Vários meses antes, tinham encontrado uns bichinhos pequenos na farinha, negros, cheios de patas. Tiveram de deitá-la fora, junto com o açúcar e o arroz, que já estavam também invadidos de bichos. «E o feijão?», perguntou ela. «O feijão não, o feijão está limpo.» «Tens a certeza?», perguntou ela. «Tenho». «Tens mesmo?» «Sim.»

Uns dias mais tarde, prepararam uma feijoada; já se tinham esquecido do incidente com os bichinhos. No entanto, quando estavam a comer, ele notou algo crocante nos dentes. Retirou-o com os dedos para examiná-lo: era o cadáver de um dos bichinhos. Ela teve tanto nojo que não conseguiu continuar a comer, mas ele, por teimosia e orgulho, limpou o prato.

Após uns dias, acordou com comichão na garganta. Foi até à casa de banho, pigarreou, tossiu, cuspiu. Lá estavam eles: dois bichinhos pretos a mover-se pelo lavatório branco. Que estranho, foi o seu primeiro pensamento. O segundo foi que nunca, nunca, nunca ia contar isto à mulher.

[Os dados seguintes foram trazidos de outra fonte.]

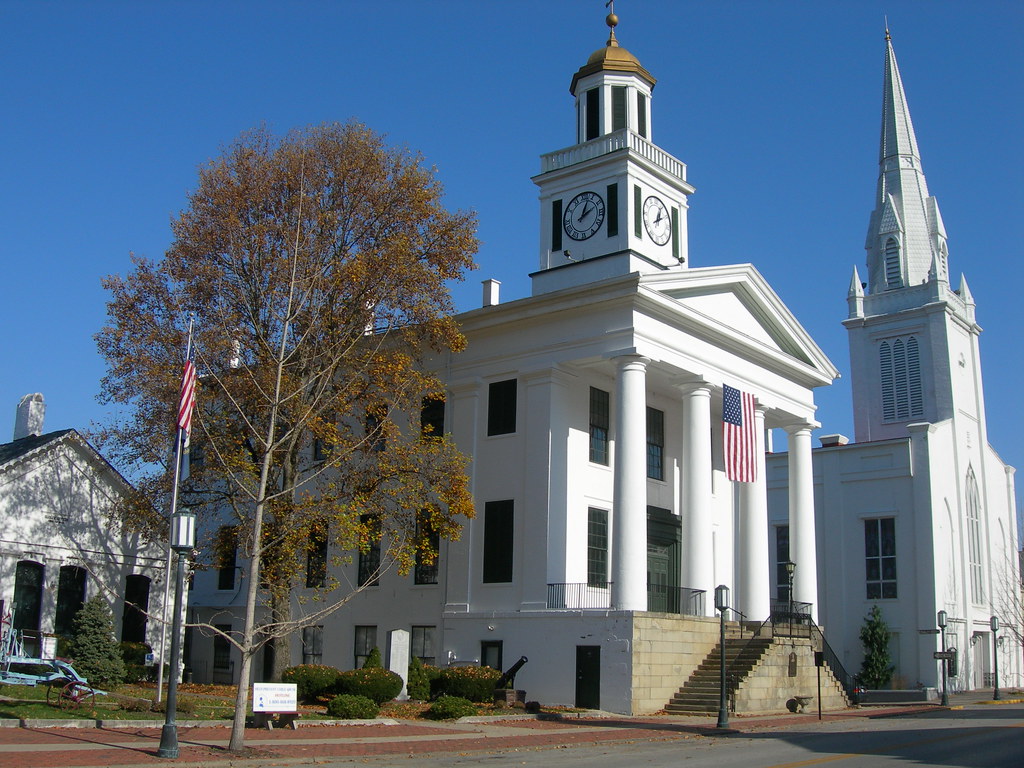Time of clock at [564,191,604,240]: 2:03
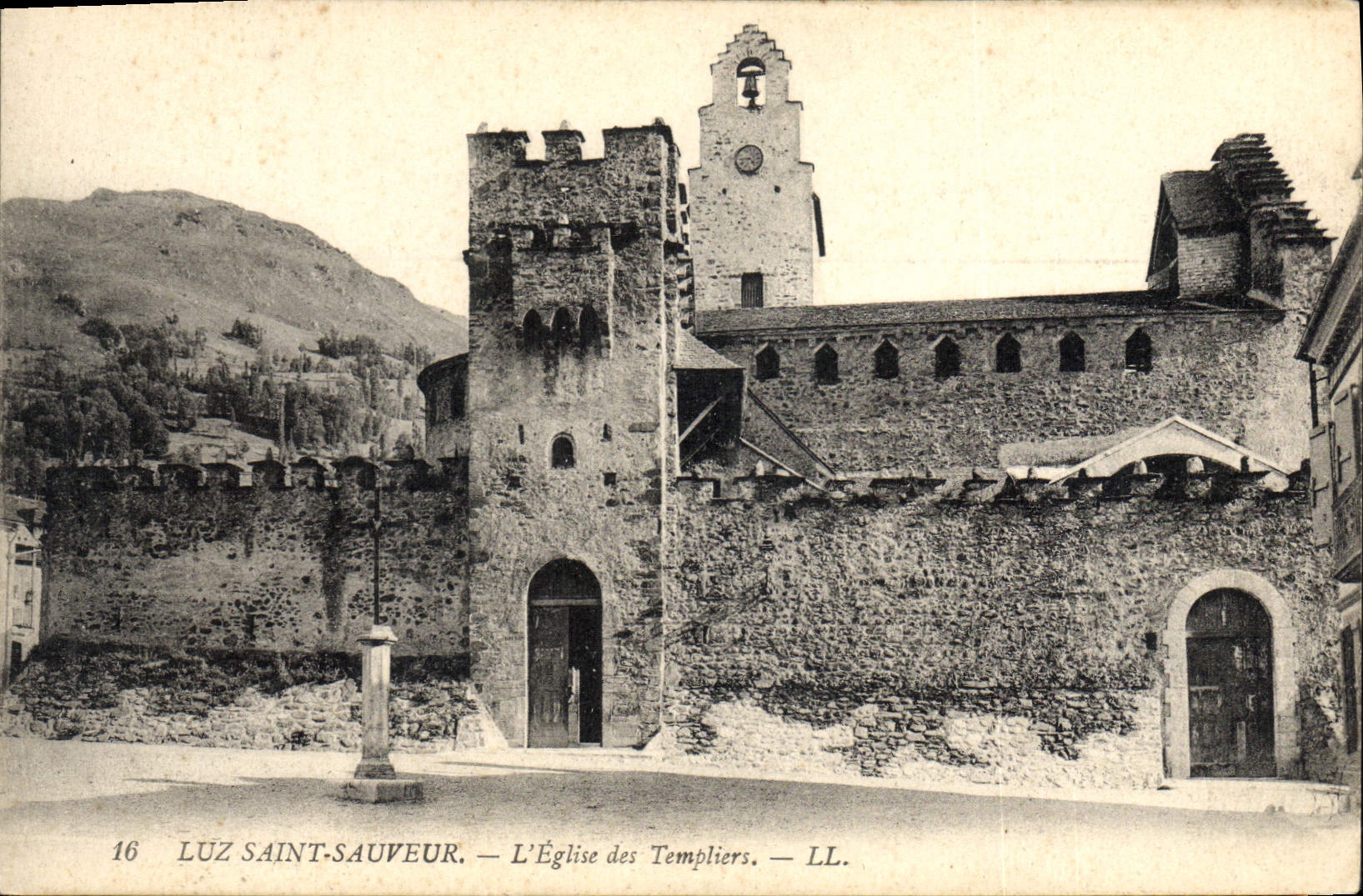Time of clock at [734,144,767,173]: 4:44
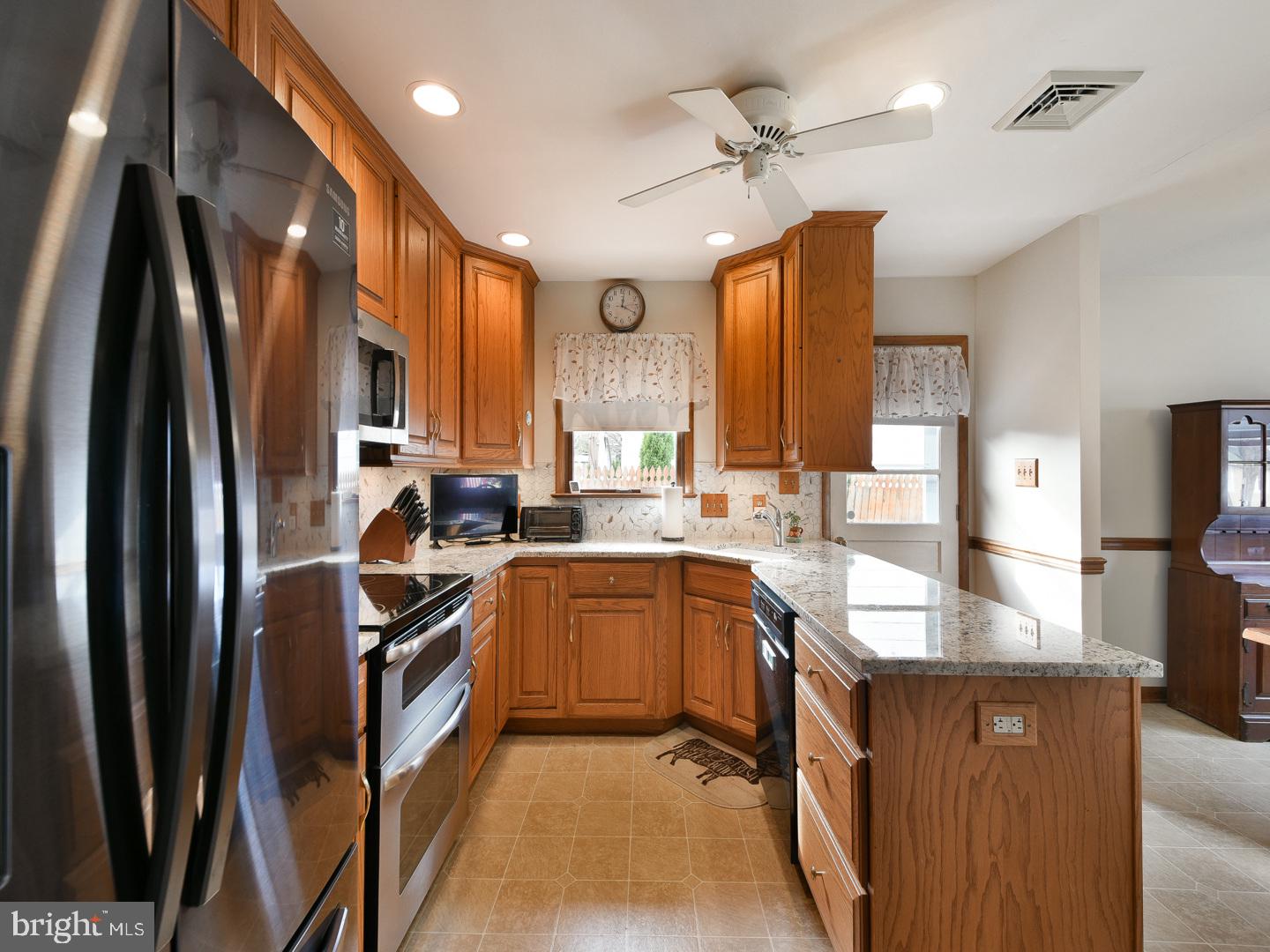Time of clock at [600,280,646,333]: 12:19
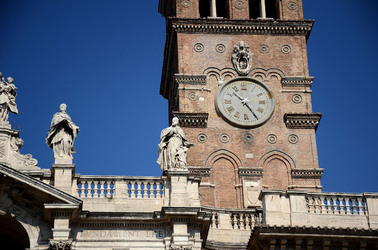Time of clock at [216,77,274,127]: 10:24
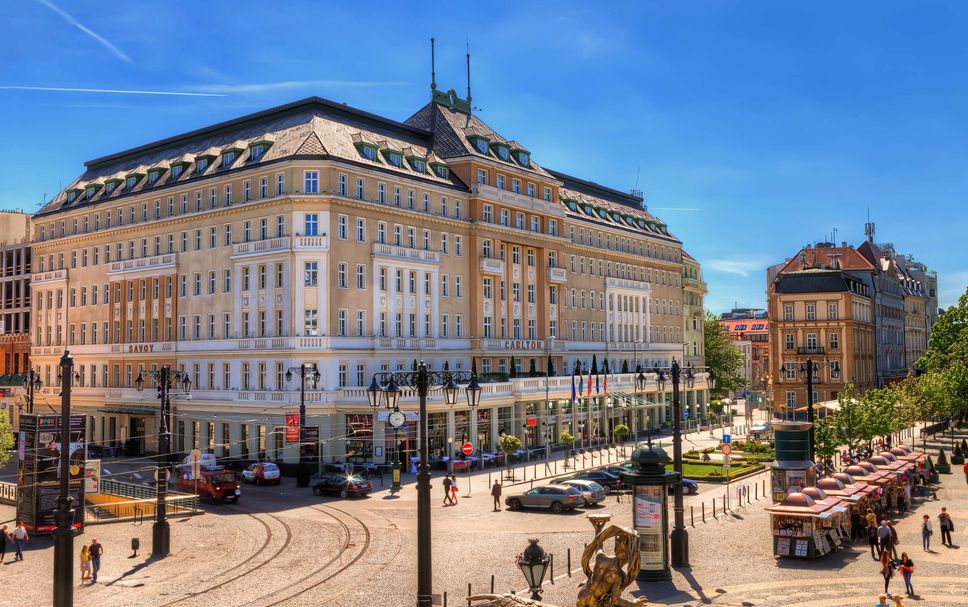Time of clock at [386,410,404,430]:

Dois dias depois, encontrou um bichinho entre a cera dos ouvidos; três dias depois, saiu-lhe um bichinho pelo canto do olho. Uma semana mais tarde, mijou uma fila inteira de bichinhos que quase o fizera chorar de dor.

Nessa noite, a mulher quis fazer amor; há muito tempo que não tinham relações íntimas. «É porque já não gostas de mim? Já não me achas atraente?», perguntava ela quase em lágrimas. Ele ponderou as suas hipóteses: inventar uma desculpa, dizer a verdade, fazer como se nada se passasse. Acabou por decidir seguir a frente sem dizer nada. Realmente, que mal é que podia haver?

 

*Conto originalmente publicado (em espanhol) no volume Imposibles Impensables (Nazarí, 2016). A tradução para português é da autoria do autor.

SOBRE O AUTOR

Santiago Pérez Isasi

Santi Pérez Isasi é professor auxiliar da Faculdade de Letras da Universidade de Lisboa. É autor dos volumes de contos Ilustre Ruritania Ilustrada (Ediciones Bárbaras, 2015) e Imposibles Impensables (Nazarí, 2016). Traduziu para a editora La Umbría y la Solana os romances O Caminho Imperfeito, de José Luís Peixoto, e Adoecer e Lillias Fraser, de Hélia Correia. É também um consumidor constante de terror, seja em formato literário ou audiovisual.